The first and only guy I’ve ever lived with (aside from my Dad) is Paul. I’m gonna go out on a limb here when I say he is extremely easy to live with, which I think is probably rare in men. He’s not a total slob, he let’s me decorate our home in my taste (finally), and just understands my daily routine and let’s me be. Although I am pretty OCD about having our home in tip-top shape (you never know who might just drop by), I also have my weird vices that we have had to come to terms with. Overall, I think just following some basic home etiquette will make living together a much smoother transition than most people thing it is. Today Paul is guest contributing to help out any guy who is facing some trouble, and of course I will cover my ladies:
As a girl living with her man:
- Don’t get caught up on the normal guy stuff. They are naturally less neat so dripping water all over the floor after a shower seems like a no brainer to them while to us it is sloppy and infuriating. Just learn to get over it.
- If you are in charge of the grocery shopping, always stock up on his favorite snacks and drinks.
- Limit the amount of pink in the house. I am obviously in charge of decor here, but I have developed a whole new appreciation for gender-neutral decorating that now suits both of our styles.
- Make the bed together in the morning. It is proven that making your bed sets the tone for a productive day, so why not share the wealth and have a nice clean room.
- Paul usually makes us breakfast and I make dinner. In exchange, whoever cooks doesn’t have to clean. We find this arrangement very fair and effective.
- Allow him time to sit and do nothing. Paul needs his fix of Fantasy sports everyday and it usually entails eating pretzels (which end up in the couch, on the floor, etc.) and listening to music. I take this time to blog, paint my nails, catch an episode of Kardashians, etc. Not every living moment needs to be spent together.
- Do find an activity outside of the house that you can share. We go to yoga together twice a week, take the dogs on hikes, and of course indulge in a good meal a few times a month.
- And just because I don’t want to sound like I have it all figured out, I will share my vices that drive Paul nuts: throwing the dirty towels in a pile outside the bathroom (that the dogs love to lay on), leaving my lunch dishes in the sink until dinner (when it is his turn to wash the dishes), never finishing a full can of anything (and putting it in the refrigerator), constantly making piles to take to the Goodwill, and lastly, falling asleep before turning off my bedside lamp.
As a guy living with his girl:
- Put the toilet seat down.

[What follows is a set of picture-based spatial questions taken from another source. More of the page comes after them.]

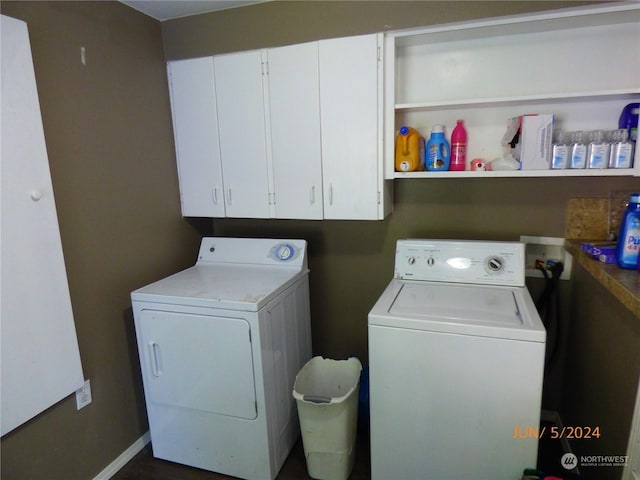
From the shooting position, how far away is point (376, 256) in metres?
2.22

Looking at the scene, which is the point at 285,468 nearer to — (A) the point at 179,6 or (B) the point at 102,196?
(B) the point at 102,196

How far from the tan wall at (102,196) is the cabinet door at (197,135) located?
3.3 inches

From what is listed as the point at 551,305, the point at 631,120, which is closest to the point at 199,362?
the point at 551,305

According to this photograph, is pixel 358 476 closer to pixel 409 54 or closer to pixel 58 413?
pixel 58 413

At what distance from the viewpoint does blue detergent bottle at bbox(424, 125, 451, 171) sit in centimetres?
184

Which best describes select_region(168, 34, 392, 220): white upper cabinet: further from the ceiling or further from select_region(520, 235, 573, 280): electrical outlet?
select_region(520, 235, 573, 280): electrical outlet

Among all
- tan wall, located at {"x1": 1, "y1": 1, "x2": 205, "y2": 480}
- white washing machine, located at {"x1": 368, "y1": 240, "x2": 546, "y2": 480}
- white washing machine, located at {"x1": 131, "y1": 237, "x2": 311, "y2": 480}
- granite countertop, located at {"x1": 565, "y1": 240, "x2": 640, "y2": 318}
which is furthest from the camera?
white washing machine, located at {"x1": 131, "y1": 237, "x2": 311, "y2": 480}

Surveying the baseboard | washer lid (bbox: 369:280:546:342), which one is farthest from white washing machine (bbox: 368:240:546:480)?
the baseboard

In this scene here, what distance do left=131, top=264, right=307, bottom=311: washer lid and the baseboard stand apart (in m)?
A: 0.87

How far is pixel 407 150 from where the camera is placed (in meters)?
1.87

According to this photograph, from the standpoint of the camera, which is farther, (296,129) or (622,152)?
(296,129)

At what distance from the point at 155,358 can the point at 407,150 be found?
1.63 m

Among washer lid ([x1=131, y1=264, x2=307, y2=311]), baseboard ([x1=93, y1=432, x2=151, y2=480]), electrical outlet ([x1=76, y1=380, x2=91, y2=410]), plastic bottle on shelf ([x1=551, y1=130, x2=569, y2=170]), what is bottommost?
baseboard ([x1=93, y1=432, x2=151, y2=480])

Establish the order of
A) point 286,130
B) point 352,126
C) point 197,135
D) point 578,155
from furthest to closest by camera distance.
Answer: point 197,135 → point 286,130 → point 352,126 → point 578,155
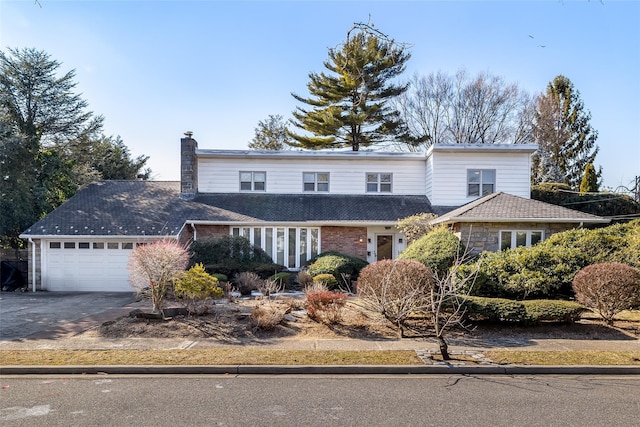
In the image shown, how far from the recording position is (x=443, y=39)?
9516 mm

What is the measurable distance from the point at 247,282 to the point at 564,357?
1027cm

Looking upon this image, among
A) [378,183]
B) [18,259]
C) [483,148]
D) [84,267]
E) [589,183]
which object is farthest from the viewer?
[589,183]

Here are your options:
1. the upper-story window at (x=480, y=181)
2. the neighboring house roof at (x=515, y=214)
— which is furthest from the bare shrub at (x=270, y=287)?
the upper-story window at (x=480, y=181)

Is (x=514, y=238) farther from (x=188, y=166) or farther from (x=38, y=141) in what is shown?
(x=38, y=141)

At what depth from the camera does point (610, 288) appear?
9234 mm

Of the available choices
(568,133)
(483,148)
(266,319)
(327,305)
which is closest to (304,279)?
(327,305)

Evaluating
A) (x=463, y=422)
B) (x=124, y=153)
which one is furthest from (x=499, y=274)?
(x=124, y=153)

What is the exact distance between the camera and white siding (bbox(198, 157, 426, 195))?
20.7 metres

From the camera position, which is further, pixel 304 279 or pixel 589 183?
pixel 589 183

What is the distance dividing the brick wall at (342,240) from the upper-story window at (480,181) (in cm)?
633

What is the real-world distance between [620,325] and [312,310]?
7.43 meters

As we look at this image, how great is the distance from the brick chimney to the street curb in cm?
1437

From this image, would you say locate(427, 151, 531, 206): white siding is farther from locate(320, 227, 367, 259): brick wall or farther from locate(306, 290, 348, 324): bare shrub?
locate(306, 290, 348, 324): bare shrub

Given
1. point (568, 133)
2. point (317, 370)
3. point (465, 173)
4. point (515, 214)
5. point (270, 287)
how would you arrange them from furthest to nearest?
point (568, 133)
point (465, 173)
point (515, 214)
point (270, 287)
point (317, 370)
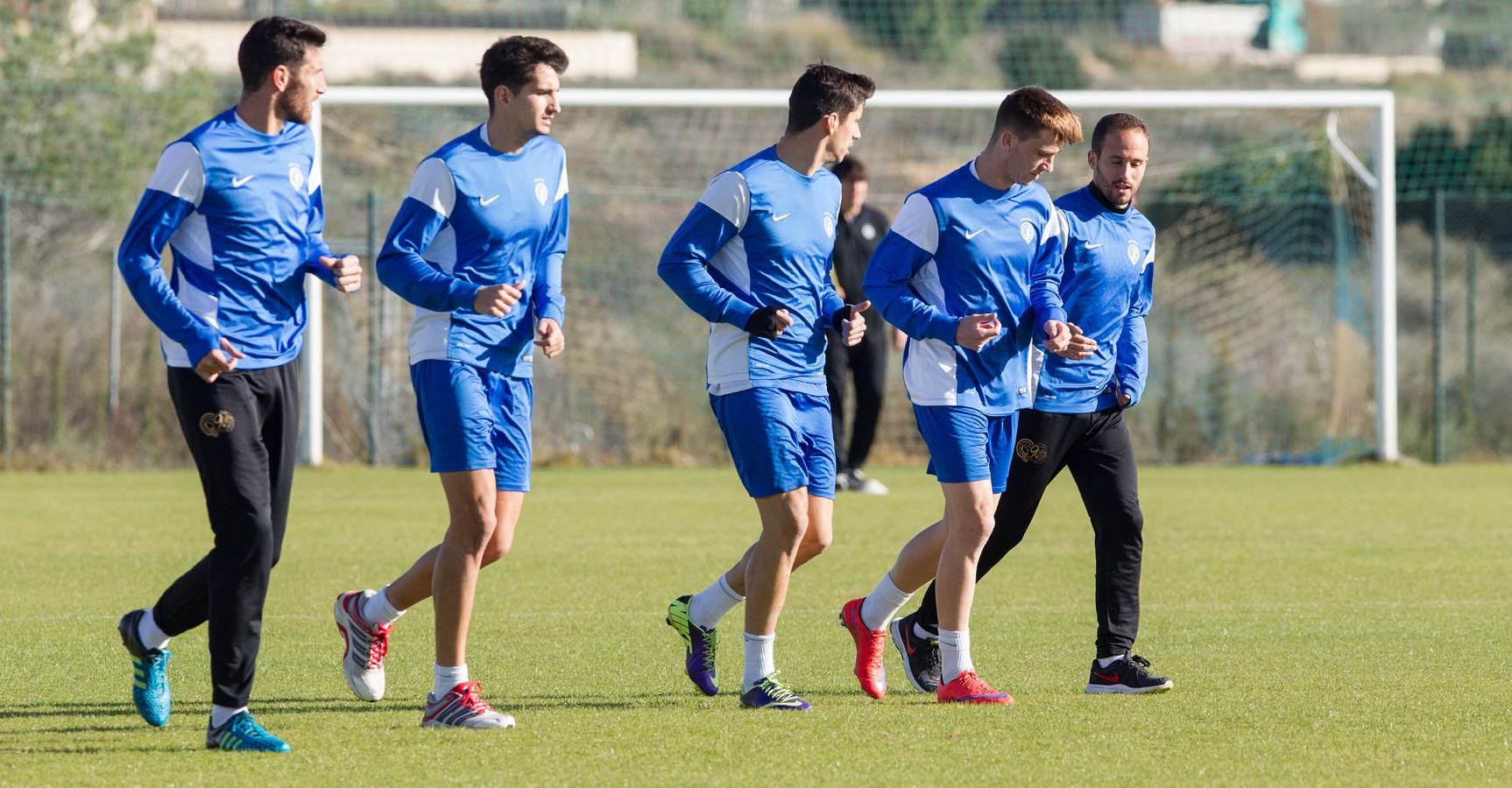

There is nothing worse than a girl accidentally sitting down in the dark with it up…
- We will never be as clean as they are, so try to be respectful and at least clean up after yourself (ie: put the dish in the sink, make the bed look somewhat presentable, throw the dirty clothes into the hamper, etc.).
- Take the trash out. It’s just one of those things that girls never want to deal with and appreciate more than they let on (especially when you do it without being asked) AND put a bag in after.
- Bring home things they love occasionally. Sivan loves fresh flowers so when I make the occasional store run I’ll bring her some roses. Other times I just bring her sprinkle donuts and it gets the same effect.
- Let them do their thing. I used to panic that our place was too girly, but anyone that comes over is always very impressed with how our place looks.
- Don’t make too many annoying comments about their TV choices. Sivan likes to watch bad TV (and knows it) but it is her way of decompressing.
- My vices that drive her nuts: Leaving empty water bottles everywhere, not wiping down the counters after doing the dishes, leaving clean laundry in the dryer for days, taking off my shoes at the front door (and leaving them there), and lastly, my closet. I have a system that she doesn’t understand and thankfully we don’t share a closet, but I do find her in there regularly attempting to clean it (aka ruining the system).